Holland was the first chief engineer on the Hudson River Vehicular Tunnel project, earning an annual salary of $10,000. Holland conducted experiments in a small tunnel in a coal mine in Bruceton, Pennsylvania, in order to determine how to safely and sufficiently vent vehicles' carbon monoxide out of the tunnel and keep the passengers safe. Holland designed four ventilation shafts that would bring 3500000 ft3 of fresh air into the tunnel every minute. Construction on the tunnel began April 1, 1922, when Holland ceremoniously drove a pick into the ground at Canal and West streets in Manhattan.

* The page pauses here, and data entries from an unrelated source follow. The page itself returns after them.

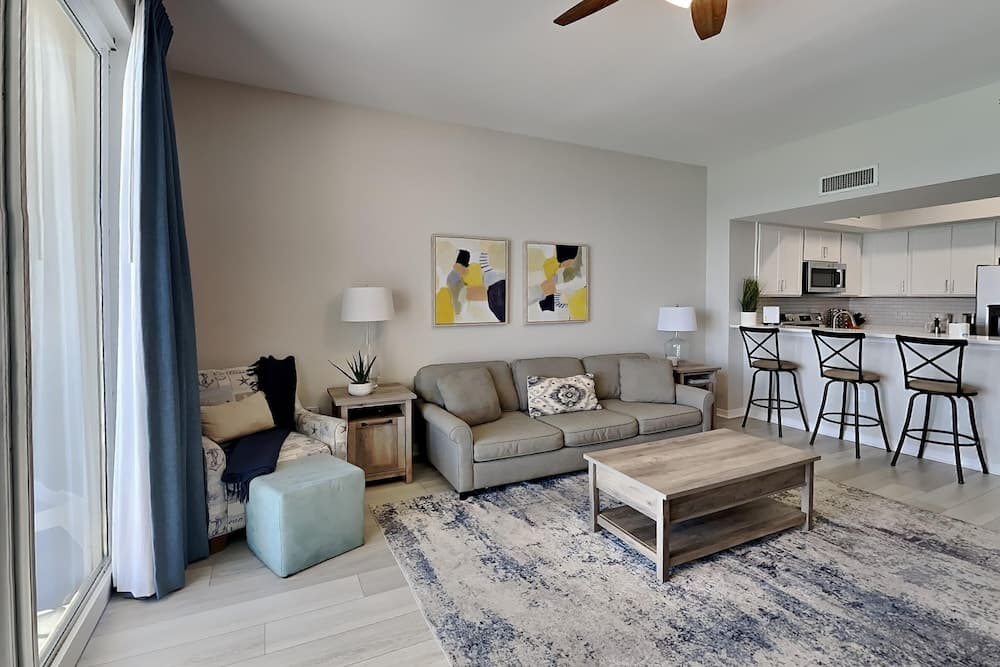 Inn at Summerwinds by Southern Vacation Rentals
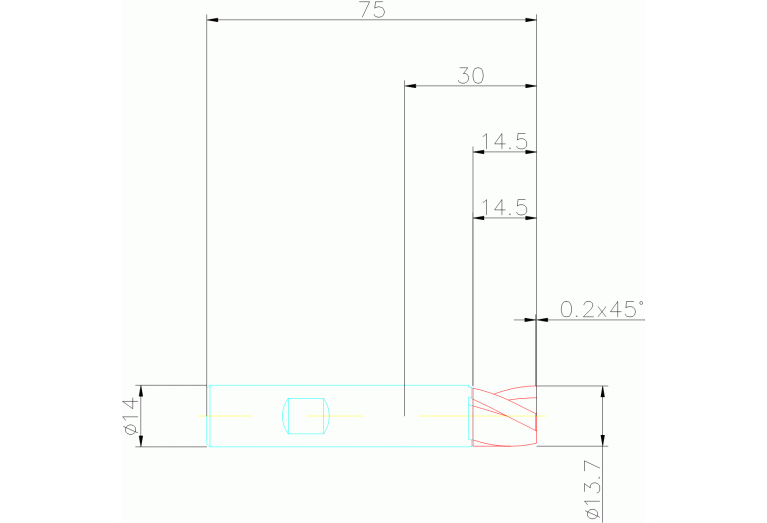 1P221-1370-XB 1630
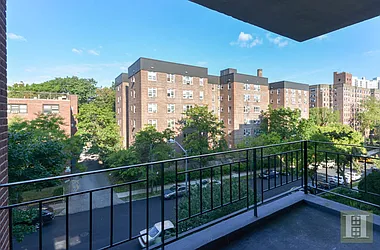 Sold by Halstead Real Estate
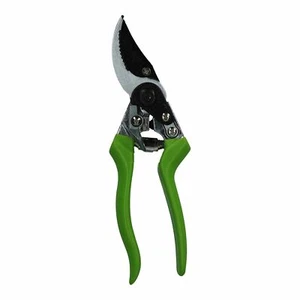 Deluxe Bypass Secateurs Hoja Serrada Podadoras de mano Tijeras de plantas de jardín - Imagen 1 de 4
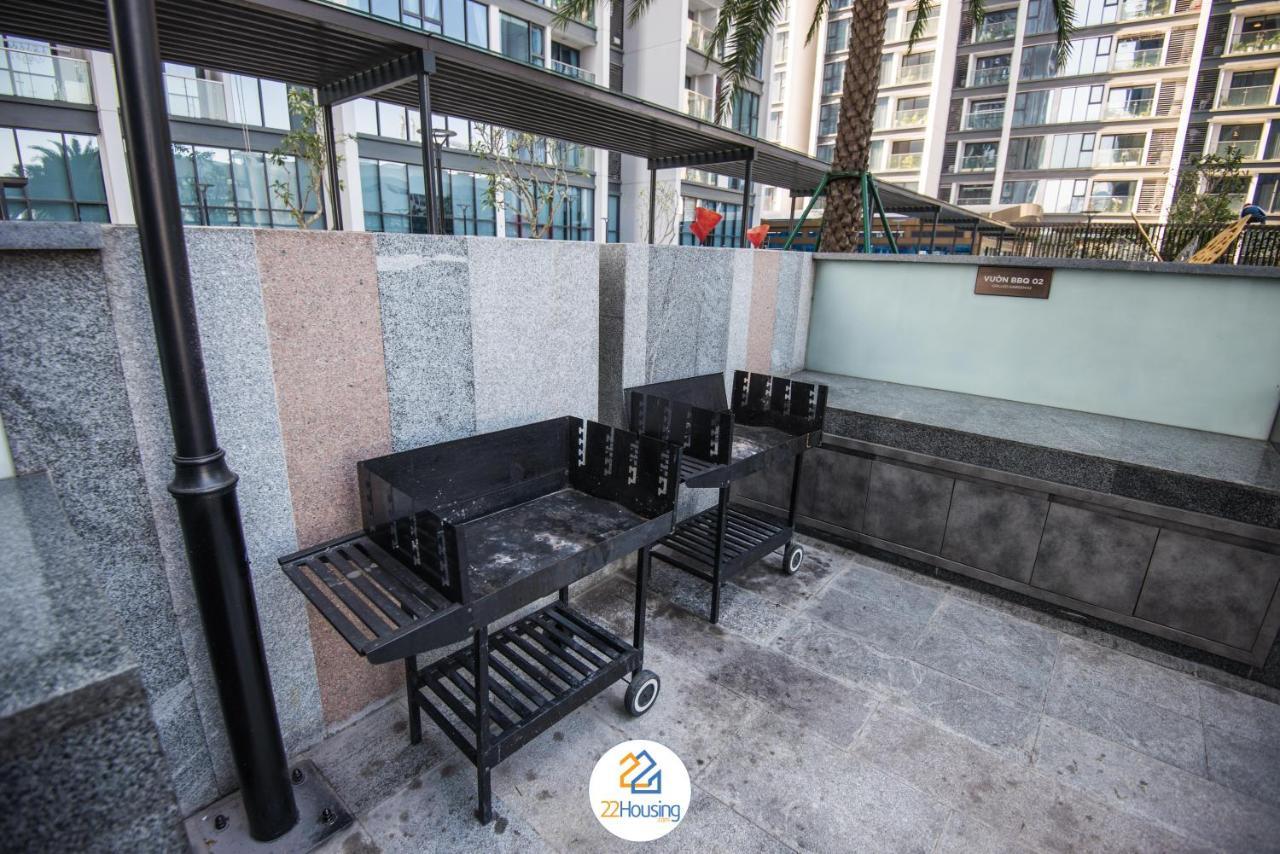 22Housing Vinhomes Metropolis Hotel & Apartment Hanoi Exterior photo
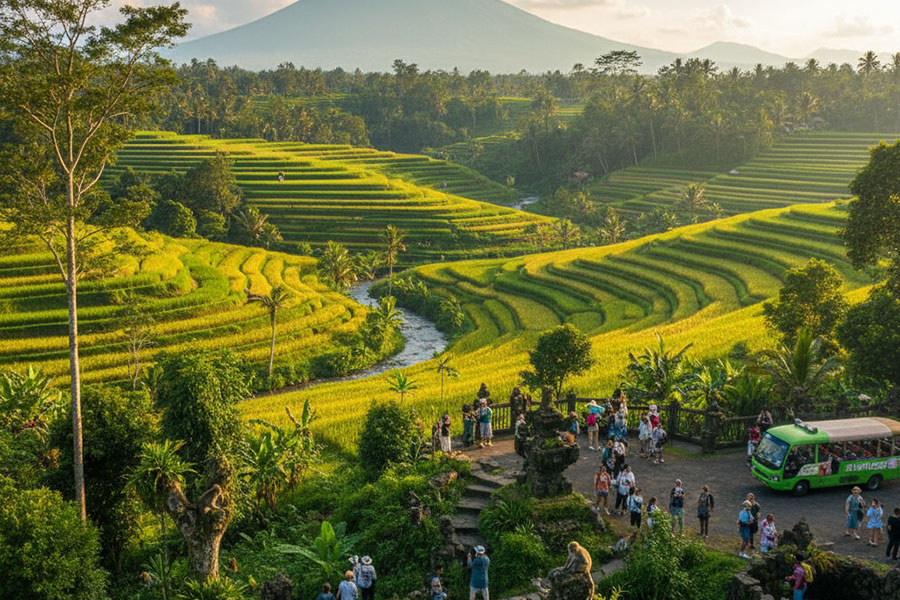 Sacred Monkey Forest 02 | www.balitouristic.com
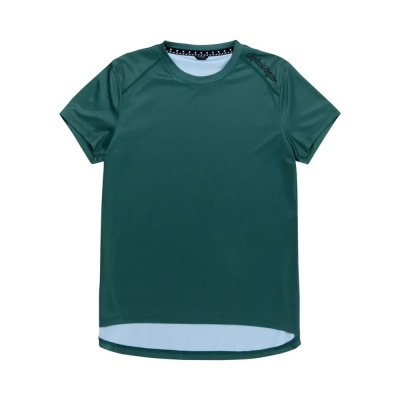 Troy Lee Lilium Women's Short Sleeve Jersey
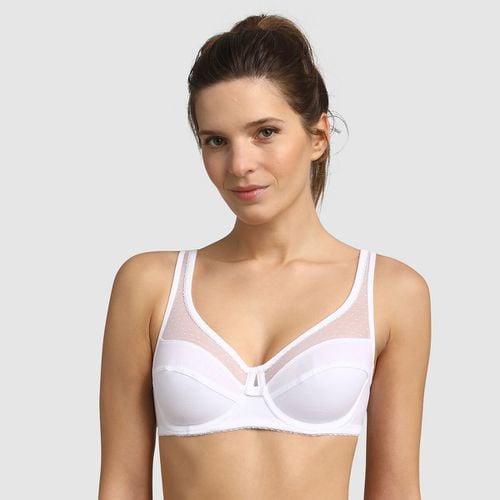 Reggiseno Generous in cotone bio - DIM - Modalova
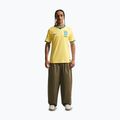 Tricou de fotbal pentru bărbați Nike Brazil 2026 Stadium Home Soccer Replica canary/light menta/geode teal 2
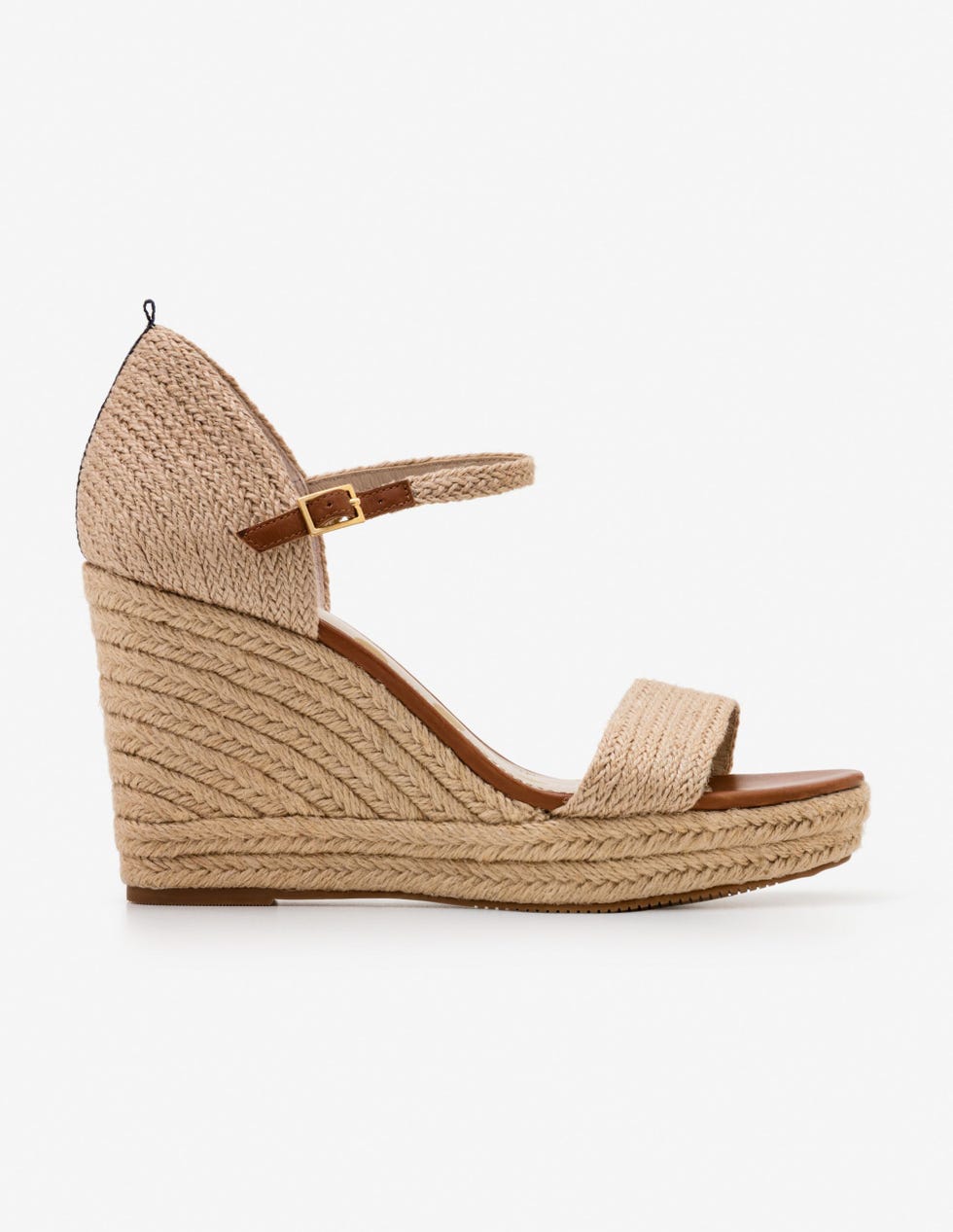 Lily Espadrille Wedges 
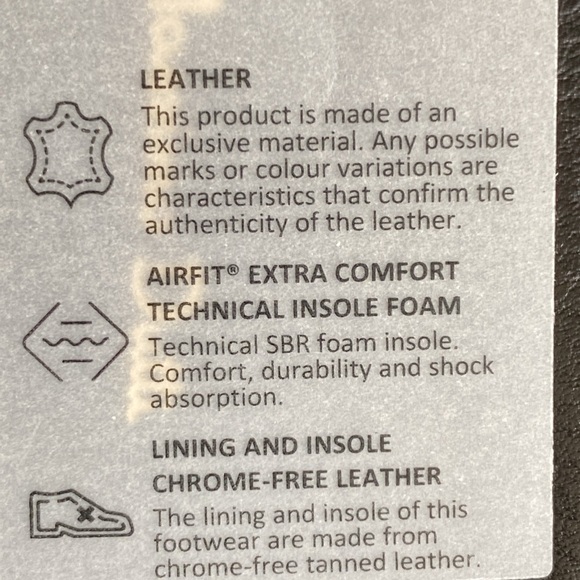 NWT. Massimo Dutti Black Leather Embroidered Cowboy Boots. Size 8. - Picture 8 of 8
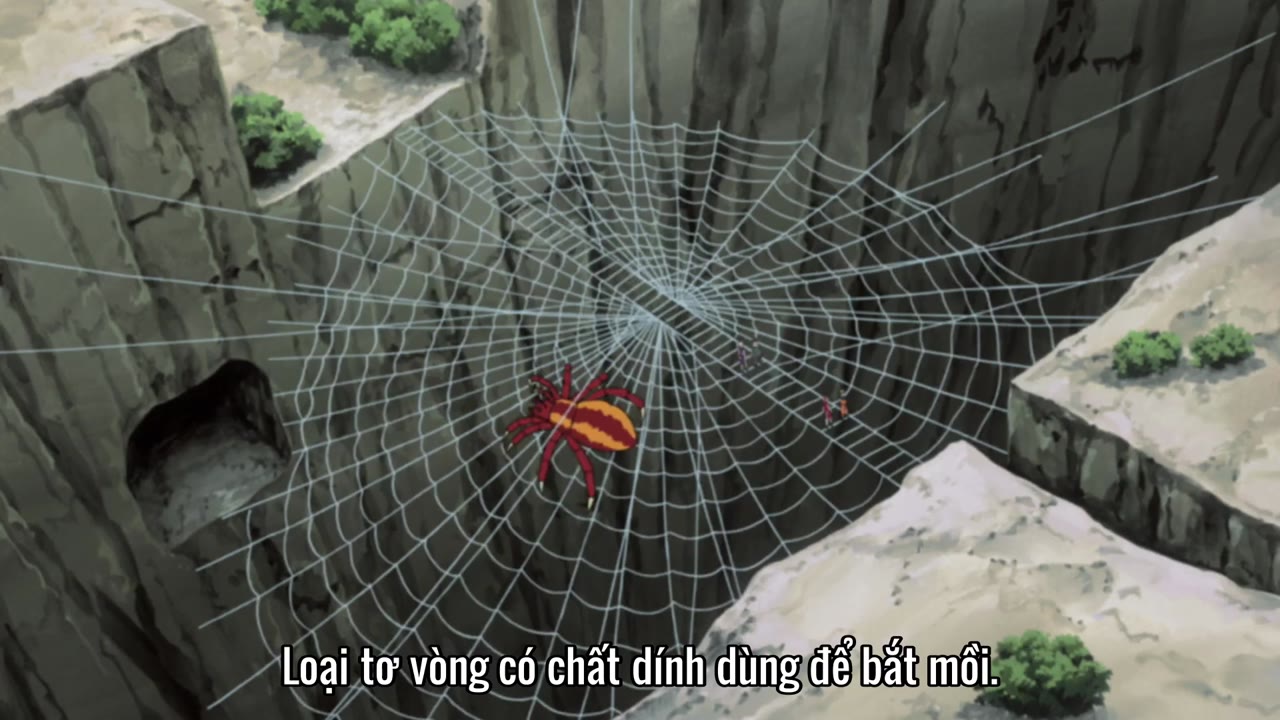 Naruto Shippuden tập 170 cảnh 3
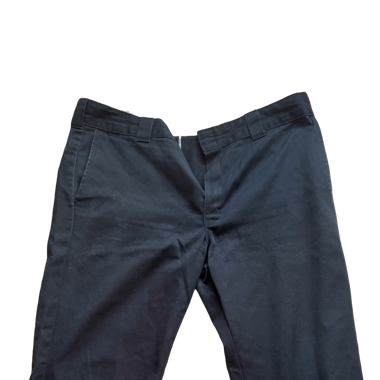 Pant dickies black w38 L32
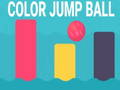 Jump Color Ball 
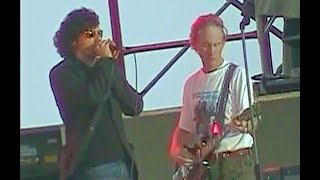 The Doors of the 21st Century - Live at Sunfest, Florida. 720p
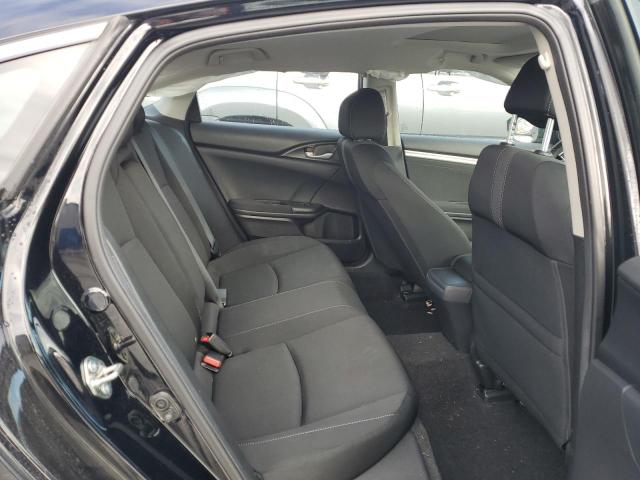Photo 10 from auction – 2020 HONDA CIVIC EX with VIN 19XFC1F32LE201306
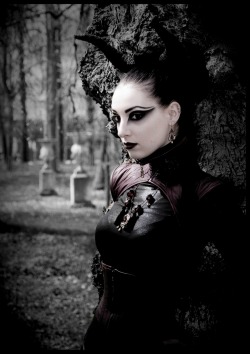 victorian-goth:Victorian Goth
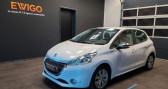 Annonce Peugeot 208 occasion Essence 1.2 PURETECH 80ch URBAN SOUL Courroie de distribution OK  Hoenheim
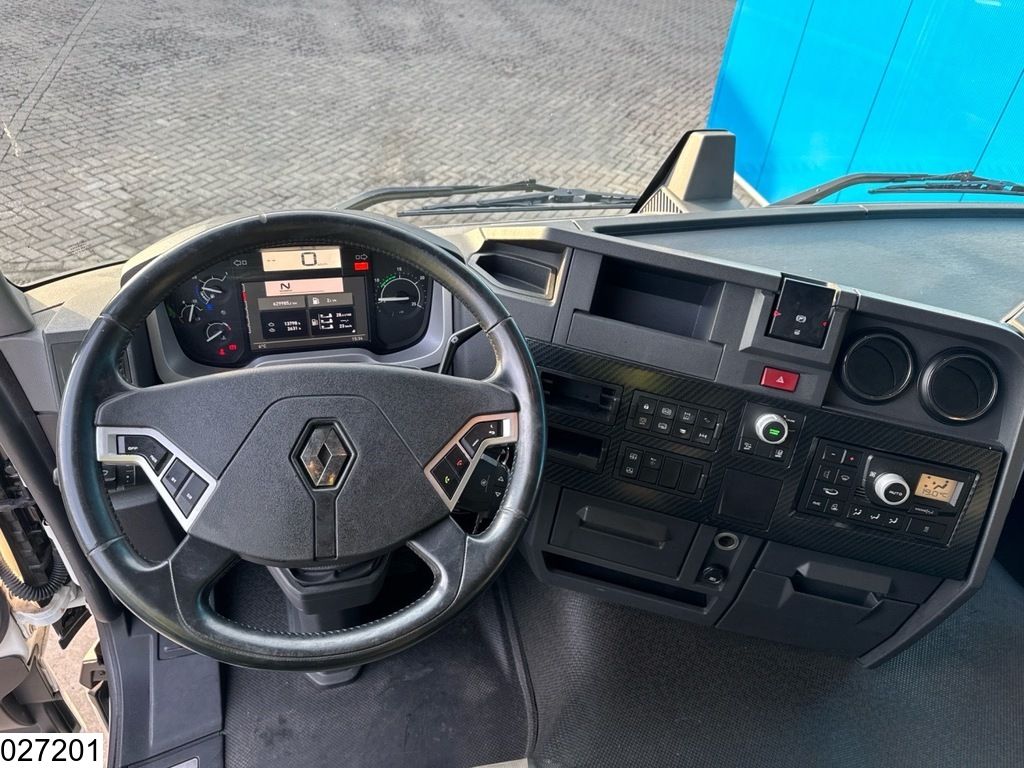Renault T 440 EURO 6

The stress and long hours working on the tunnel project caused him to have a nervous breakdown, and he went to a sanatorium in Battle Creek, Michigan, in order to recover. On October 27, 1924, Holland died of a heart attack there, at the age of 41. He died one day before the final charge of dynamite connected the two tunnels. At the time of his death, he lived at 2416 Avenue J in Midwood, Brooklyn. The funeral service was held at the Lefferts Place Chapel. Milton Harvey Freeman took over as chief engineer on the project after Holland's death. Freeman died five months later.

The project was renamed the Holland Tunnel in his memory by the New York State Bridge and Tunnel Commission and the New Jersey Interstate Bridge and Tunnel Commission on its opening day, November 12, 1924, sixteen days after Holland's death. At the time it opened, the Holland Tunnel was the first underwater vehicular tunnel in the United States and the fifth in the world.